Diese Geschichte wiederholte
Ásmundur tagsüber wer weiß wie oft, während
er alle möglichen überflüssigen Waren abfertigte,
die von den Leuten gekauft
wurden.
*
»24. Frage: Entsetzlich
zugerichtet und doch geheilt. Neunter Buchstabe.

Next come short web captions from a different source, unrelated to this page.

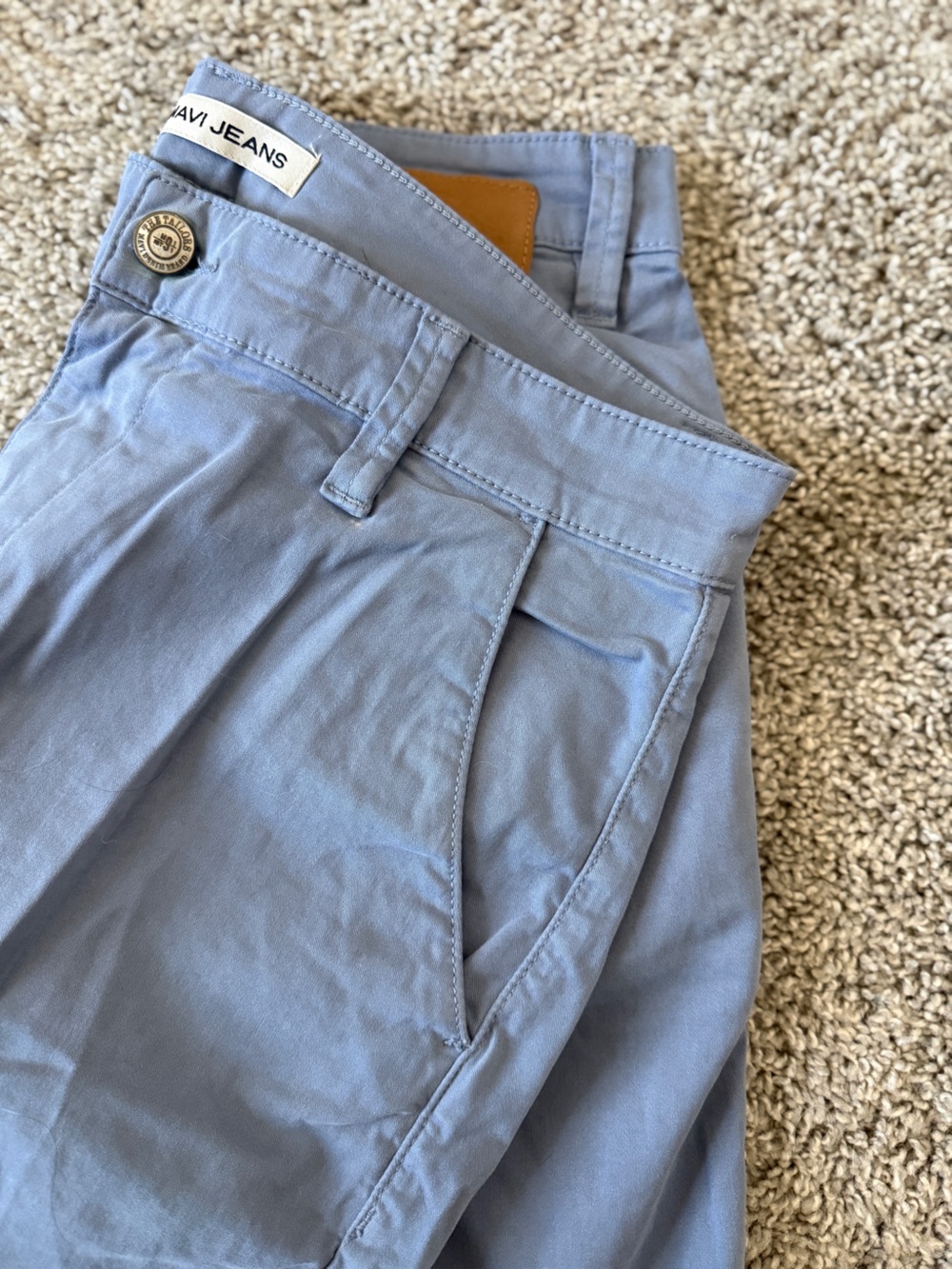 Mavi Men's Flat Front Shorts - Light Blue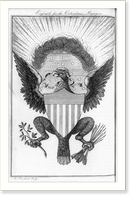 Historic Framed Print, [Arms of the United States].Jas. Trenchard sculp.,  17-7/8" x 21-7/8"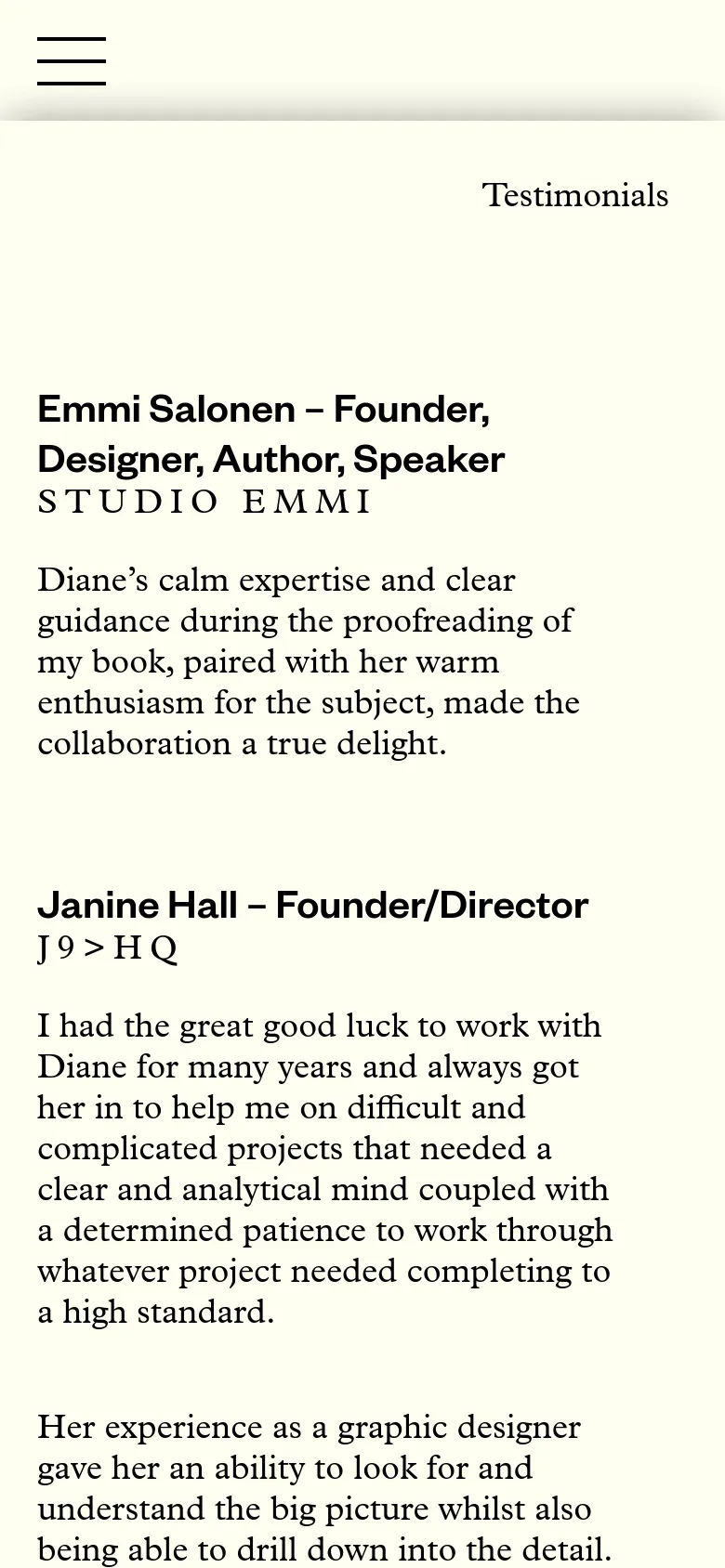 The mobile version presents a single-column layout optimized for vertical scrolling on a cream background. The testimonials are stacked vertically with large, bold headings for the client names and their roles, ensuring readability on a smaller screen.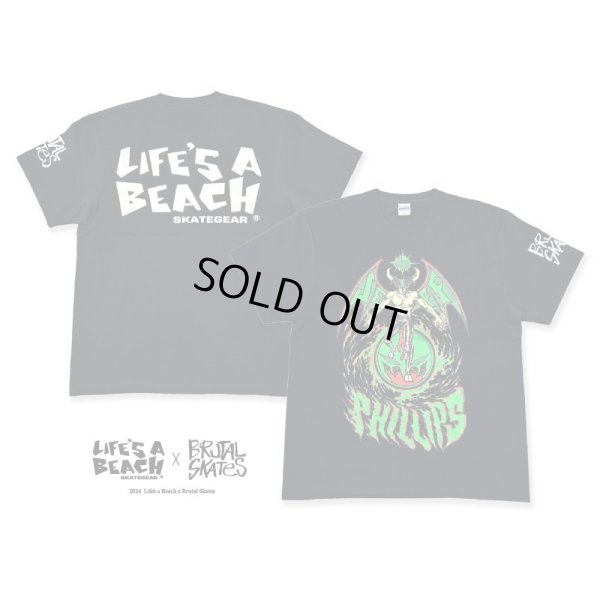 画像1: ※フリー在庫【 Life's a Beach x Brutal Skates 】JEFF PHILLIPS T-SHIRTS / BLACK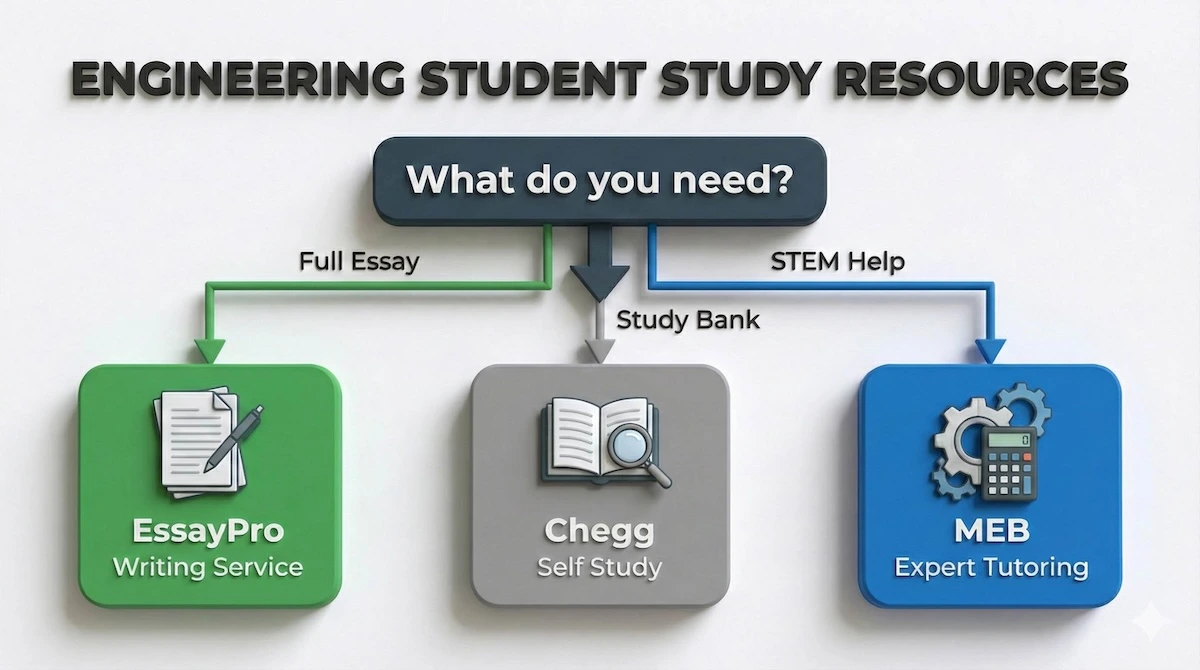 Decision tree guide: Choose EssayPro for essay writing services, My Engineering Buddy (MEB) for STEM tutoring, or Chegg for study bank access.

Nach dem Tod von König Olaf
dem Heiligen entstanden viele Legenden über seine
wundertätige Hilfe, wenn man Olaf anrief. Die
Kirchenmänner, die das Material für Flateyjarbók
zusammenstellten, haben diese Geschichten gewissenhaft
aufgezeichnet. Am schlimmsten wurde der Priester Reichgard
behandelt. Man brach ihm beide Beine und schleppte ihn gemeinsam in
den Wald. Man band ihm ein Seil um den Kopf und legte ihm eine
Planke unter die Schultern, schlang das Seil zu einer Schleife und
zog fest an. Einar nahm einen Pflock und setzte ihn dem Priester
aufs Auge, und sein Knecht, der daneben stand, schlug mit dem Beil
darauf. Das Auge sprang heraus und landete im Bart. Dann setzte er
den Pflock auf das andere Auge, und der Augapfel fiel auf das
Wangenbein. Danach öffneten sie ihm den Mund, packten seine
Zunge, zogen sie heraus und schnitten sie ab. Danach lösten
sie seine Fesseln an den Armen und am Kopf. Als er wieder zur
Besinnung kam, schob er die Augäpfel mit beiden Händen
wieder zurück an ihren Platz und hielt sie fest. Sie fragten,
ob er sprechen könne. Er bewegte die Zunge und versuchte zu
sprechen. Da sprach Einar zu seinem Bruder: ›Wenn er sich
erholt und der Zungenstumpf heilt, könnte ich mir denken, dass
er reden wird.‹ Dann kniffen sie den Zungenstumpf mit einer
Zange fest, zogen ihn heraus und schnitten ihn entzwei, und als
Drittes zerschnitten sie die Zungenwurzeln und ließen ihn
dann halb tot da liegen ... Es bedurfte großer Gnade, um
diese Verstümmelungen zu heilen, aber weil der heilige
König Olaf wundertätig eingriff, wurde der so schrecklich
Zugerichtete wieder ganz gesund.
Die Antwort ist Reichgard, und der
neunte Buchstabe ist D.«
Einundvierzig
Als die zwei Kriminalbeamten aus Reykjavík abends um elf in
Flatey eintrafen, regnete es immer noch. Kurz nachdem
Jóhanna eine Telefonverbindung mit der Polizeibehörde
bekommen und gemäß den Anweisungen von Grímur um
Verstärkung gebeten hatte, waren sie aufgebrochen. Eines der
Küstenschutzboote, das auf den Fischbänken vor den
Westfjorden stationiert gewesen war, war ihnen entgegengekommen und
hatte sie von Stykkishólmur nach Flatey gebracht. Das Schiff
lag jetzt am neuen Kai vertäut und wirkte im Halbdämmer
der Sommernacht grau, nass und düster.